Feb 25, 2009 10:27
Today is Ash Wednesday; the first day of Lent. I struggled with what to give up for the Lenten season. Should I give up Sodas? Maybe it should be chocolate, perhaps I should give up making fun of the less intelligent - but that's the only fun I have, besides Republicans and stalkers just make it far too easy. What I decided to give up is my tendency to be a martyr. In order to do that I need to give up being a doormat for those I care about and then give up the wounded look I've perfected in order to solicit their crumbs of compassion.
Today I am drawing a line, and when it's crossed I will firmly say, "No. Back off."

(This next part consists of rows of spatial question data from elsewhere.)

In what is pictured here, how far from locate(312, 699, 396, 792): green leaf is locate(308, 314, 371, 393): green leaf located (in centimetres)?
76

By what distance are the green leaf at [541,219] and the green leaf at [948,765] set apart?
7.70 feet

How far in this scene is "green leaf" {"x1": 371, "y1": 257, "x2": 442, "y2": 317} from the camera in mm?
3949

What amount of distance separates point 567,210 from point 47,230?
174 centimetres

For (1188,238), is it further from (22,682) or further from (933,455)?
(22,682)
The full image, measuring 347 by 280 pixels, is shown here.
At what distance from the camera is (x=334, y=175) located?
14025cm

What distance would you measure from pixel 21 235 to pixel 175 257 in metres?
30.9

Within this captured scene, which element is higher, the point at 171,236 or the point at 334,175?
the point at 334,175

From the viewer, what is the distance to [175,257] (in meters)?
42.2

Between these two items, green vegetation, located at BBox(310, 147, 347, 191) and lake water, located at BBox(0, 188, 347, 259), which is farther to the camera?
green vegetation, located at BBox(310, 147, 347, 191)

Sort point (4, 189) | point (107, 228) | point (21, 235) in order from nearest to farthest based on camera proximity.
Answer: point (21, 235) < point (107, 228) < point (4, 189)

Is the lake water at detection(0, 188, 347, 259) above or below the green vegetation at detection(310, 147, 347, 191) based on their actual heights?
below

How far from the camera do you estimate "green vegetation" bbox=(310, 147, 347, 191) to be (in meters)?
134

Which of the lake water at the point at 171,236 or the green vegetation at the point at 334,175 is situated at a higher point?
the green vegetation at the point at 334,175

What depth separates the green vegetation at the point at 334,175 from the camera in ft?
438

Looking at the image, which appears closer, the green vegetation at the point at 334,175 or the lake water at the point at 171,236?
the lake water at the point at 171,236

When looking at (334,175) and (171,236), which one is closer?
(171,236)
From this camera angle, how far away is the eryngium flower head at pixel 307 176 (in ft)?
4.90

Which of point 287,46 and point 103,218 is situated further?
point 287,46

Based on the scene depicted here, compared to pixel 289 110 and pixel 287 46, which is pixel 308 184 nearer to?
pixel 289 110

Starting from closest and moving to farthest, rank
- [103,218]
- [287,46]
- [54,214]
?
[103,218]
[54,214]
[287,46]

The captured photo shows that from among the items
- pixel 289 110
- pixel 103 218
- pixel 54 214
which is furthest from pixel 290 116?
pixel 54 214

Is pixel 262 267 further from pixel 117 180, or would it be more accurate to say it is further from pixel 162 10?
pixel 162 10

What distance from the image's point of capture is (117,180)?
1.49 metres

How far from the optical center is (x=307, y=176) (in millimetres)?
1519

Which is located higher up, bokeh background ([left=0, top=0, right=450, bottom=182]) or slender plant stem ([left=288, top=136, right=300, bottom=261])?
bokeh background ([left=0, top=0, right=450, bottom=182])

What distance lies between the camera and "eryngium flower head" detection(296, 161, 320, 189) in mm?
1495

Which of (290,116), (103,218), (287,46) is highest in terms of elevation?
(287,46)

Actually, in many ways, I'm really doing something for Lent. I'm going to exercise self-care. I'm recognizing that I am important, that I matter and that other's attempts at guilt-tripping me into submission will not work. I can't take the sense of dread, the stomach churning weight induced by self-indulgent whining of others. If I'm expected to solve other's problems, they need to look elsewhere. I cannot listen to the cries and complaints and the advice seeking - especially when I've given it or offered explanations to that nagging question, "Why?" and it is rejected because it doesn't support a desired outcome.
We are given life for a reason, and when it's sacrificed for another's selfish desires, then it is a life wasted.